● SHORT TASK
Quote verbatim the data from the line containing "A 834 by 634" through the line containing "Answer: snail (x1=460, y1=114, x2=530, y2=205), small", both lines included.

* START DATA *

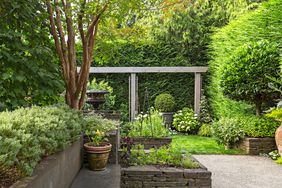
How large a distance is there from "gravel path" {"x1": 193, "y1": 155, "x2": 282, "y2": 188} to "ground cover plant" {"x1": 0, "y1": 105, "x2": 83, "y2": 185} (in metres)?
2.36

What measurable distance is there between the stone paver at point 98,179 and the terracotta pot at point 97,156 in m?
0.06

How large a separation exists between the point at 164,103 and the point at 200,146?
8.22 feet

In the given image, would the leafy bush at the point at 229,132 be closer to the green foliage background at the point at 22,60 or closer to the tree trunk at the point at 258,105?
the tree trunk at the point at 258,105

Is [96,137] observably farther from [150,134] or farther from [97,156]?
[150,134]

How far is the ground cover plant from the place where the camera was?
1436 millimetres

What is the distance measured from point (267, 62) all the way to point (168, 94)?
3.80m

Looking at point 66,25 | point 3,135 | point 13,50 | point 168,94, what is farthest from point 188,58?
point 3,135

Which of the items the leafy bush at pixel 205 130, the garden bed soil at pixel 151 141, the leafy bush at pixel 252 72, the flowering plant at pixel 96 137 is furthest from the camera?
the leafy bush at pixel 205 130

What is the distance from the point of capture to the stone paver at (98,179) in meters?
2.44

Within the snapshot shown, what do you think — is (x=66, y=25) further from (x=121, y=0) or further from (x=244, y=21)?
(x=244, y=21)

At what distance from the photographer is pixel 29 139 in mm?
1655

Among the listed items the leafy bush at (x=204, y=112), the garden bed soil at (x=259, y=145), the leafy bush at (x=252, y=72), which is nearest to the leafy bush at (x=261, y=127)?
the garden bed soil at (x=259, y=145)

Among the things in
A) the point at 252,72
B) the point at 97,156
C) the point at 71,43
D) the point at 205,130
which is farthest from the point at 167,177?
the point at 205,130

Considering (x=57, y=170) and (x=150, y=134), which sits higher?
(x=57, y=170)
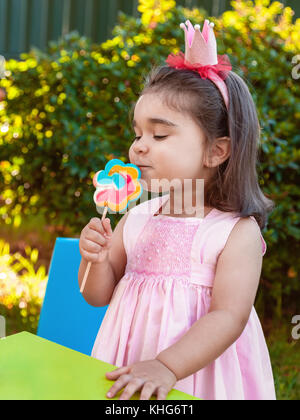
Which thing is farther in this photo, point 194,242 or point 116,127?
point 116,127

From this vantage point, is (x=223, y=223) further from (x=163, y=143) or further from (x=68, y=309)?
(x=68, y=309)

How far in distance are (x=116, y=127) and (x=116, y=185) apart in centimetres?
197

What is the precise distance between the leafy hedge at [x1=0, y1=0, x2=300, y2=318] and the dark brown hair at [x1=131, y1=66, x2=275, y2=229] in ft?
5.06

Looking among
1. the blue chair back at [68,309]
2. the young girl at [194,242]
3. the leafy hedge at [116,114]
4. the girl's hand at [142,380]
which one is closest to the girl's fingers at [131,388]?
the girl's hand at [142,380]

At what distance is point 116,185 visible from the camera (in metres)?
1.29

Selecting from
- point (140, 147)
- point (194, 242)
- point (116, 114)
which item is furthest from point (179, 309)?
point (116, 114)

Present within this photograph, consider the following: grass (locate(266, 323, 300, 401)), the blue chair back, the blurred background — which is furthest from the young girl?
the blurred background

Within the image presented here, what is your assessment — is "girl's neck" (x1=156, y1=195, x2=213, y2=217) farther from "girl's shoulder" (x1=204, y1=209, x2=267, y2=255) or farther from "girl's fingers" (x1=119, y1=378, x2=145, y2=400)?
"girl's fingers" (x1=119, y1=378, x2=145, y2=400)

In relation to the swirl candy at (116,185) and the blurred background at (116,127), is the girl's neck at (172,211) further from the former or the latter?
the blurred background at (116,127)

* END DATA *
* START DATA *

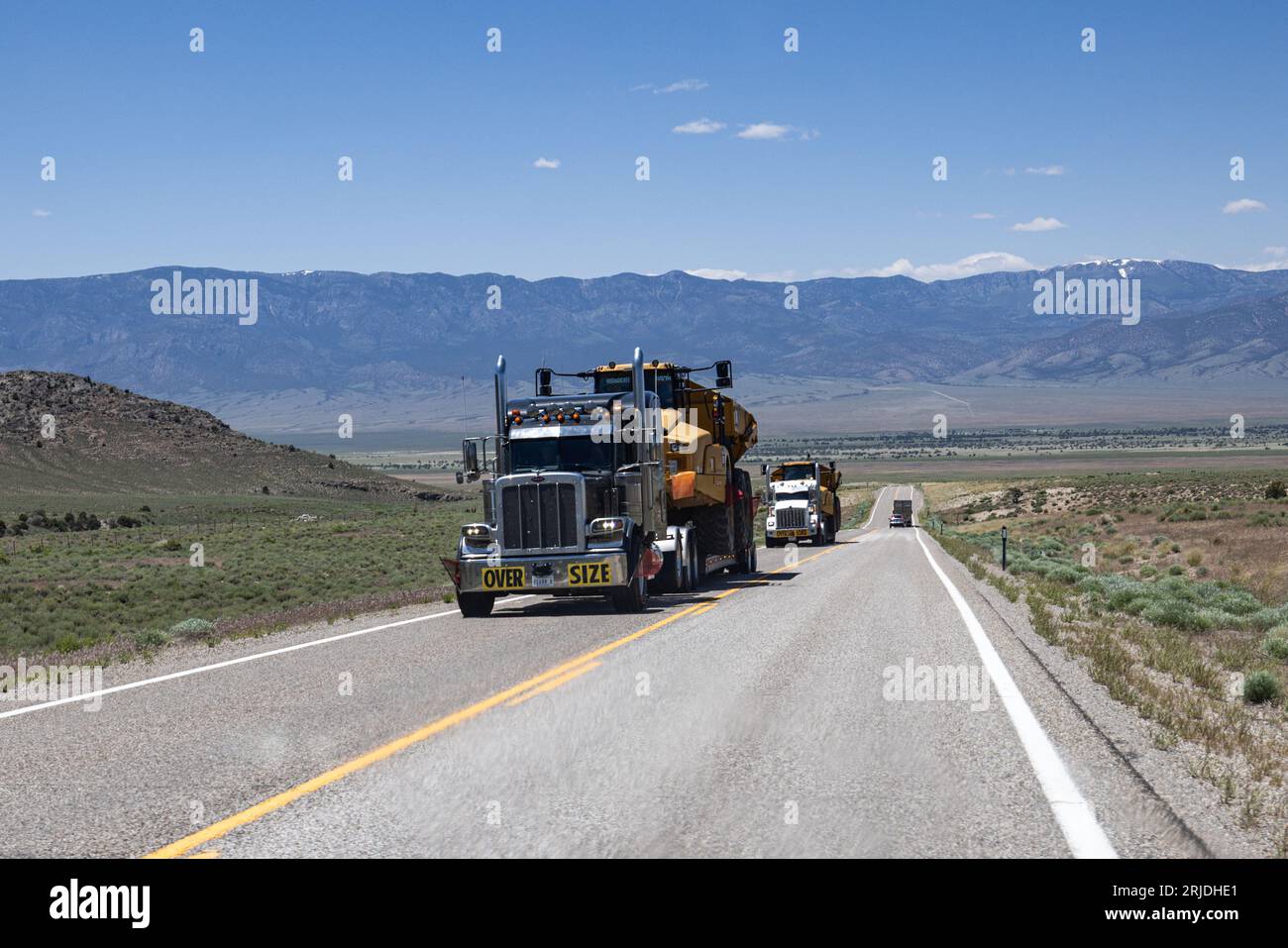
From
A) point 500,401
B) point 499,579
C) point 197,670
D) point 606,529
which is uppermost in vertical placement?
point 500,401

* END DATA *
* START DATA *

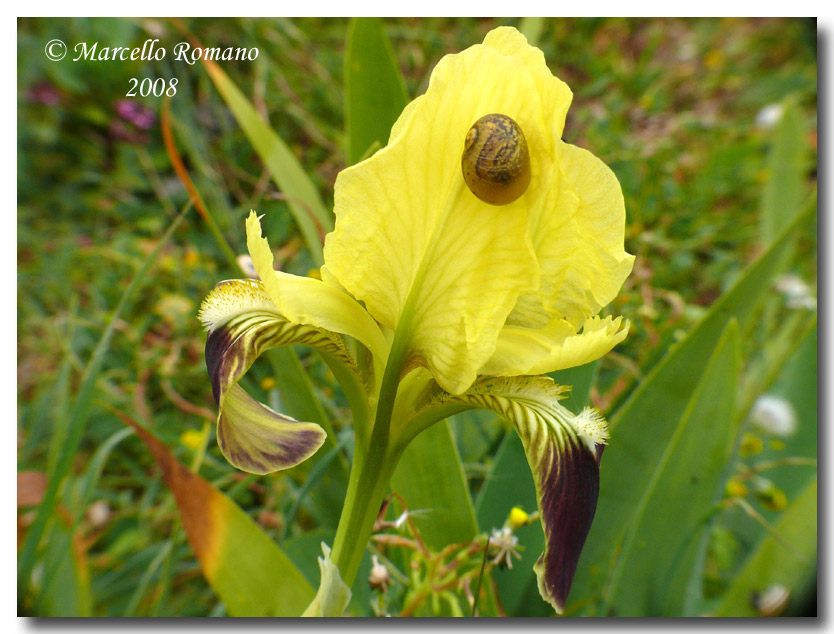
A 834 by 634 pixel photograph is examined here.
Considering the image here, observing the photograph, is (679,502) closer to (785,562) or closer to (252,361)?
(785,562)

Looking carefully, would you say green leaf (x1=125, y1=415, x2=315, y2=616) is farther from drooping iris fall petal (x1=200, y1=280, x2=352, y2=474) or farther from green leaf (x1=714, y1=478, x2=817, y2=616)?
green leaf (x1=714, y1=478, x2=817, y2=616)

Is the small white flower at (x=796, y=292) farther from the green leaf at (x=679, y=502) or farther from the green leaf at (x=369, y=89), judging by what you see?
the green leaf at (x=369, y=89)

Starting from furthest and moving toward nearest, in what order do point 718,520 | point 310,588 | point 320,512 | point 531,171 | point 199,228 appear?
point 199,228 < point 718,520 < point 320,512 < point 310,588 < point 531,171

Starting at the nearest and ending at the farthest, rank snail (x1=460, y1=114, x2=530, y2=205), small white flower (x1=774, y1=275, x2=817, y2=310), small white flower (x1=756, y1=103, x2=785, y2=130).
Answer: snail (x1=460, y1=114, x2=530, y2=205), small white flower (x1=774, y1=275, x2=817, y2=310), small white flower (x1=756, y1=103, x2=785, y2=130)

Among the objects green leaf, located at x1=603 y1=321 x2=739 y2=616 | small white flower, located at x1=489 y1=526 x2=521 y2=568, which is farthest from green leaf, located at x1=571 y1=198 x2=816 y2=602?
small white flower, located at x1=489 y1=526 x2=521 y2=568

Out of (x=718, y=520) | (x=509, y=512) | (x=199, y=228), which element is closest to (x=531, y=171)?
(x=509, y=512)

* END DATA *

● SOLUTION FOR THIS EXERCISE
A 834 by 634 pixel photograph is examined here.
Considering the image here, observing the photograph, is (679,502) closer to (785,562) or closer to (252,361)?
(785,562)

Looking carefully, would you say green leaf (x1=125, y1=415, x2=315, y2=616) is farther from drooping iris fall petal (x1=200, y1=280, x2=352, y2=474) or farther from green leaf (x1=714, y1=478, x2=817, y2=616)?
green leaf (x1=714, y1=478, x2=817, y2=616)

Is the small white flower at (x=796, y=292) farther from the green leaf at (x=679, y=502) or farther from the green leaf at (x=369, y=89), judging by what you see?
the green leaf at (x=369, y=89)

Starting from furthest and moving toward nearest, in what order do point 718,520 | point 310,588 | point 320,512 | point 531,171 | point 199,228 appear?
point 199,228 < point 718,520 < point 320,512 < point 310,588 < point 531,171

Starting at the nearest and ending at the farthest, rank snail (x1=460, y1=114, x2=530, y2=205), small white flower (x1=774, y1=275, x2=817, y2=310), small white flower (x1=756, y1=103, x2=785, y2=130).
Answer: snail (x1=460, y1=114, x2=530, y2=205), small white flower (x1=774, y1=275, x2=817, y2=310), small white flower (x1=756, y1=103, x2=785, y2=130)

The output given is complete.